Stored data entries
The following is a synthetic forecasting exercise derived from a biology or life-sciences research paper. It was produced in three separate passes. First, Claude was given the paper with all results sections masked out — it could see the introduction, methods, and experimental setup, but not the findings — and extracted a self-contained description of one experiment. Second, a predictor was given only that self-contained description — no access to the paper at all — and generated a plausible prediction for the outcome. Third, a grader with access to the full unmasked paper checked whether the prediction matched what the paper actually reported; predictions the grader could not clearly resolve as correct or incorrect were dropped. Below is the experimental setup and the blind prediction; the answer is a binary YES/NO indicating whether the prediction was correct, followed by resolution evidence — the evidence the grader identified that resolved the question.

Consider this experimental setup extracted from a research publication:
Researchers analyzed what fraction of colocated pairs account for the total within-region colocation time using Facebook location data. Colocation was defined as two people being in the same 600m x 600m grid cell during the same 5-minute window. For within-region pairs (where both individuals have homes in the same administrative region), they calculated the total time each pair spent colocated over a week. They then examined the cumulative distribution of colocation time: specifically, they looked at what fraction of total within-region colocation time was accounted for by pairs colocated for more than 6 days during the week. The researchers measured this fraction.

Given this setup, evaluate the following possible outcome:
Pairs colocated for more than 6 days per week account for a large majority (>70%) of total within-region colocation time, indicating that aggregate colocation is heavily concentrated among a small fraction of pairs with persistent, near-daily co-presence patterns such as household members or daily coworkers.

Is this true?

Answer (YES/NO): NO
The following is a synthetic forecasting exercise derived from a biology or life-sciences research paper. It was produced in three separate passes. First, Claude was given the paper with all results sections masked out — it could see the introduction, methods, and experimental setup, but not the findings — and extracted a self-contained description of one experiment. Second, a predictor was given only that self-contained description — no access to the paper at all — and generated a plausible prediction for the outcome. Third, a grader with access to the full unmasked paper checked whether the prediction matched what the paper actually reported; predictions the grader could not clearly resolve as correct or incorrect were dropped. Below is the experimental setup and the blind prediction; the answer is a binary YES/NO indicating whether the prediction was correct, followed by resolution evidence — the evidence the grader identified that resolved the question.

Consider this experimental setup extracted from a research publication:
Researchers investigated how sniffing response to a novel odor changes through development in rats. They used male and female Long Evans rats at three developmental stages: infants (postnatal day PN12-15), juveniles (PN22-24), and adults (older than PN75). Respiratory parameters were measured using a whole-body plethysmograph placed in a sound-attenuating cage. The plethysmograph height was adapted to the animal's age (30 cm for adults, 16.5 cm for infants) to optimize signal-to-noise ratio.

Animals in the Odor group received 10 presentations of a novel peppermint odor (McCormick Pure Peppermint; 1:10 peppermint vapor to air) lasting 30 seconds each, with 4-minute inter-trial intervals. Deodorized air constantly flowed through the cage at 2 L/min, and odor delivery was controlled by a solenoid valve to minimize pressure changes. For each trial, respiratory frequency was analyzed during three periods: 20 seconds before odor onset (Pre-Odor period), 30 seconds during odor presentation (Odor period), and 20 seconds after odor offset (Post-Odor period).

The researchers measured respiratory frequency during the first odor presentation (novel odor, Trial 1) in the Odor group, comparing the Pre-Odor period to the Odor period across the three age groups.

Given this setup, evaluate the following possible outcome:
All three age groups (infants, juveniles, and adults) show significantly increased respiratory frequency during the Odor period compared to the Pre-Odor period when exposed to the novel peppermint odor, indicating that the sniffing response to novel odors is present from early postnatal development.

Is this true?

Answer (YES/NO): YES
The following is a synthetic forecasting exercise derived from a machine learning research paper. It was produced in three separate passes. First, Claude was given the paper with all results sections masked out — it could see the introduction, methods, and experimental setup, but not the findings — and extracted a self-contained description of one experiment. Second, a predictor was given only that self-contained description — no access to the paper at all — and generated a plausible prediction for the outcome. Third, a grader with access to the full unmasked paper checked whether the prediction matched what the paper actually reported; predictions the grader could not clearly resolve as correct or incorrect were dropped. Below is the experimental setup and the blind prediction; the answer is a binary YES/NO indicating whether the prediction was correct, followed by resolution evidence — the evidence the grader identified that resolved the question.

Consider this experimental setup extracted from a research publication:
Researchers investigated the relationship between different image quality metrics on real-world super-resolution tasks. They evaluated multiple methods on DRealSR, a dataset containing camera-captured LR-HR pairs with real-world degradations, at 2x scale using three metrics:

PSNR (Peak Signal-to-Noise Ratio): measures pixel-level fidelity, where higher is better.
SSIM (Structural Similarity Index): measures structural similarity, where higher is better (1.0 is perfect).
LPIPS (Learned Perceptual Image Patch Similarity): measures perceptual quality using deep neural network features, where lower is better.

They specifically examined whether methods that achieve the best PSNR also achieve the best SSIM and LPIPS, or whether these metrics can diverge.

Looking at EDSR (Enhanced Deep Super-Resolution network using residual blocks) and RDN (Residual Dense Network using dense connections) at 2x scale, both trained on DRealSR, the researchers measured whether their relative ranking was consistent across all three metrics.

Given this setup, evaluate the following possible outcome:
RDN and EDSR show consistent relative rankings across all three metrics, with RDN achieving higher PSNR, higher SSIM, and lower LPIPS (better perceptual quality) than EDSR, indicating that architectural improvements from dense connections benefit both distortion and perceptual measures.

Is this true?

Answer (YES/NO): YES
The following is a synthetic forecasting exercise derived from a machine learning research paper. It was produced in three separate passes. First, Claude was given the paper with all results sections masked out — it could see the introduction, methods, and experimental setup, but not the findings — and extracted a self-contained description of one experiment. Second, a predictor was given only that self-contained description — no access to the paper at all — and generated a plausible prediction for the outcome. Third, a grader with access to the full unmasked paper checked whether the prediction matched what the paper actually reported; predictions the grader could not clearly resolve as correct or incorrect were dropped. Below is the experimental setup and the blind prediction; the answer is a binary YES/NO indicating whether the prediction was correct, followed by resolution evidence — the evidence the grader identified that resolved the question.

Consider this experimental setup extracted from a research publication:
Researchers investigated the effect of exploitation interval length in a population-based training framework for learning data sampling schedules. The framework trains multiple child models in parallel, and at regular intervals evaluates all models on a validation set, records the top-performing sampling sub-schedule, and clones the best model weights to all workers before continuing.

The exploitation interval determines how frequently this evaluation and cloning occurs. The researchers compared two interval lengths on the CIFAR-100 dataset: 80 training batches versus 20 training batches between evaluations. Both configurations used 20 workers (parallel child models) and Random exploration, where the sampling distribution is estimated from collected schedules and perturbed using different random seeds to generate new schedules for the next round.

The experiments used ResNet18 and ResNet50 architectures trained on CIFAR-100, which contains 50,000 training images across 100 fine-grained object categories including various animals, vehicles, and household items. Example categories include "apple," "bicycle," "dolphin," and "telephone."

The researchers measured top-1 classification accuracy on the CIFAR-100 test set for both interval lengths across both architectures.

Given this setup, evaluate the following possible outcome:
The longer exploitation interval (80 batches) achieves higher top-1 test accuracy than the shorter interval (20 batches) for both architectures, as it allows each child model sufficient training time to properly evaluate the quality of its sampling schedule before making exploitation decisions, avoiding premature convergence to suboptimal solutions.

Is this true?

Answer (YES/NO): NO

TASK BRIEF: Could you write out all the entries word for word?

RESPONSE AREA:
The following is a synthetic forecasting exercise derived from a biology or life-sciences research paper. It was produced in three separate passes. First, Claude was given the paper with all results sections masked out — it could see the introduction, methods, and experimental setup, but not the findings — and extracted a self-contained description of one experiment. Second, a predictor was given only that self-contained description — no access to the paper at all — and generated a plausible prediction for the outcome. Third, a grader with access to the full unmasked paper checked whether the prediction matched what the paper actually reported; predictions the grader could not clearly resolve as correct or incorrect were dropped. Below is the experimental setup and the blind prediction; the answer is a binary YES/NO indicating whether the prediction was correct, followed by resolution evidence — the evidence the grader identified that resolved the question.

Consider this experimental setup extracted from a research publication:
Researchers analyzed what fraction of colocated pairs account for the total within-region colocation time using Facebook location data. Colocation was defined as two people being in the same 600m x 600m grid cell during the same 5-minute window. For within-region pairs (where both individuals have homes in the same administrative region), they calculated the total time each pair spent colocated over a week. They then examined the cumulative distribution of colocation time: specifically, they looked at what fraction of total within-region colocation time was accounted for by pairs colocated for more than 6 days during the week. The researchers measured this fraction.

Given this setup, evaluate the following possible outcome:
Pairs colocated for more than 6 days per week account for a large majority (>70%) of total within-region colocation time, indicating that aggregate colocation is heavily concentrated among a small fraction of pairs with persistent, near-daily co-presence patterns such as household members or daily coworkers.

Is this true?

Answer (YES/NO): NO
The following is a synthetic forecasting exercise derived from a biology or life-sciences research paper. It was produced in three separate passes. First, Claude was given the paper with all results sections masked out — it could see the introduction, methods, and experimental setup, but not the findings — and extracted a self-contained description of one experiment. Second, a predictor was given only that self-contained description — no access to the paper at all — and generated a plausible prediction for the outcome. Third, a grader with access to the full unmasked paper checked whether the prediction matched what the paper actually reported; predictions the grader could not clearly resolve as correct or incorrect were dropped. Below is the experimental setup and the blind prediction; the answer is a binary YES/NO indicating whether the prediction was correct, followed by resolution evidence — the evidence the grader identified that resolved the question.

Consider this experimental setup extracted from a research publication:
Researchers investigated how sniffing response to a novel odor changes through development in rats. They used male and female Long Evans rats at three developmental stages: infants (postnatal day PN12-15), juveniles (PN22-24), and adults (older than PN75). Respiratory parameters were measured using a whole-body plethysmograph placed in a sound-attenuating cage. The plethysmograph height was adapted to the animal's age (30 cm for adults, 16.5 cm for infants) to optimize signal-to-noise ratio.

Animals in the Odor group received 10 presentations of a novel peppermint odor (McCormick Pure Peppermint; 1:10 peppermint vapor to air) lasting 30 seconds each, with 4-minute inter-trial intervals. Deodorized air constantly flowed through the cage at 2 L/min, and odor delivery was controlled by a solenoid valve to minimize pressure changes. For each trial, respiratory frequency was analyzed during three periods: 20 seconds before odor onset (Pre-Odor period), 30 seconds during odor presentation (Odor period), and 20 seconds after odor offset (Post-Odor period).

The researchers measured respiratory frequency during the first odor presentation (novel odor, Trial 1) in the Odor group, comparing the Pre-Odor period to the Odor period across the three age groups.

Given this setup, evaluate the following possible outcome:
All three age groups (infants, juveniles, and adults) show significantly increased respiratory frequency during the Odor period compared to the Pre-Odor period when exposed to the novel peppermint odor, indicating that the sniffing response to novel odors is present from early postnatal development.

Is this true?

Answer (YES/NO): YES
The following is a synthetic forecasting exercise derived from a machine learning research paper. It was produced in three separate passes. First, Claude was given the paper with all results sections masked out — it could see the introduction, methods, and experimental setup, but not the findings — and extracted a self-contained description of one experiment. Second, a predictor was given only that self-contained description — no access to the paper at all — and generated a plausible prediction for the outcome. Third, a grader with access to the full unmasked paper checked whether the prediction matched what the paper actually reported; predictions the grader could not clearly resolve as correct or incorrect were dropped. Below is the experimental setup and the blind prediction; the answer is a binary YES/NO indicating whether the prediction was correct, followed by resolution evidence — the evidence the grader identified that resolved the question.

Consider this experimental setup extracted from a research publication:
Researchers investigated the relationship between different image quality metrics on real-world super-resolution tasks. They evaluated multiple methods on DRealSR, a dataset containing camera-captured LR-HR pairs with real-world degradations, at 2x scale using three metrics:

PSNR (Peak Signal-to-Noise Ratio): measures pixel-level fidelity, where higher is better.
SSIM (Structural Similarity Index): measures structural similarity, where higher is better (1.0 is perfect).
LPIPS (Learned Perceptual Image Patch Similarity): measures perceptual quality using deep neural network features, where lower is better.

They specifically examined whether methods that achieve the best PSNR also achieve the best SSIM and LPIPS, or whether these metrics can diverge.

Looking at EDSR (Enhanced Deep Super-Resolution network using residual blocks) and RDN (Residual Dense Network using dense connections) at 2x scale, both trained on DRealSR, the researchers measured whether their relative ranking was consistent across all three metrics.

Given this setup, evaluate the following possible outcome:
RDN and EDSR show consistent relative rankings across all three metrics, with RDN achieving higher PSNR, higher SSIM, and lower LPIPS (better perceptual quality) than EDSR, indicating that architectural improvements from dense connections benefit both distortion and perceptual measures.

Is this true?

Answer (YES/NO): YES
The following is a synthetic forecasting exercise derived from a machine learning research paper. It was produced in three separate passes. First, Claude was given the paper with all results sections masked out — it could see the introduction, methods, and experimental setup, but not the findings — and extracted a self-contained description of one experiment. Second, a predictor was given only that self-contained description — no access to the paper at all — and generated a plausible prediction for the outcome. Third, a grader with access to the full unmasked paper checked whether the prediction matched what the paper actually reported; predictions the grader could not clearly resolve as correct or incorrect were dropped. Below is the experimental setup and the blind prediction; the answer is a binary YES/NO indicating whether the prediction was correct, followed by resolution evidence — the evidence the grader identified that resolved the question.

Consider this experimental setup extracted from a research publication:
Researchers investigated the effect of exploitation interval length in a population-based training framework for learning data sampling schedules. The framework trains multiple child models in parallel, and at regular intervals evaluates all models on a validation set, records the top-performing sampling sub-schedule, and clones the best model weights to all workers before continuing.

The exploitation interval determines how frequently this evaluation and cloning occurs. The researchers compared two interval lengths on the CIFAR-100 dataset: 80 training batches versus 20 training batches between evaluations. Both configurations used 20 workers (parallel child models) and Random exploration, where the sampling distribution is estimated from collected schedules and perturbed using different random seeds to generate new schedules for the next round.

The experiments used ResNet18 and ResNet50 architectures trained on CIFAR-100, which contains 50,000 training images across 100 fine-grained object categories including various animals, vehicles, and household items. Example categories include "apple," "bicycle," "dolphin," and "telephone."

The researchers measured top-1 classification accuracy on the CIFAR-100 test set for both interval lengths across both architectures.

Given this setup, evaluate the following possible outcome:
The longer exploitation interval (80 batches) achieves higher top-1 test accuracy than the shorter interval (20 batches) for both architectures, as it allows each child model sufficient training time to properly evaluate the quality of its sampling schedule before making exploitation decisions, avoiding premature convergence to suboptimal solutions.

Is this true?

Answer (YES/NO): NO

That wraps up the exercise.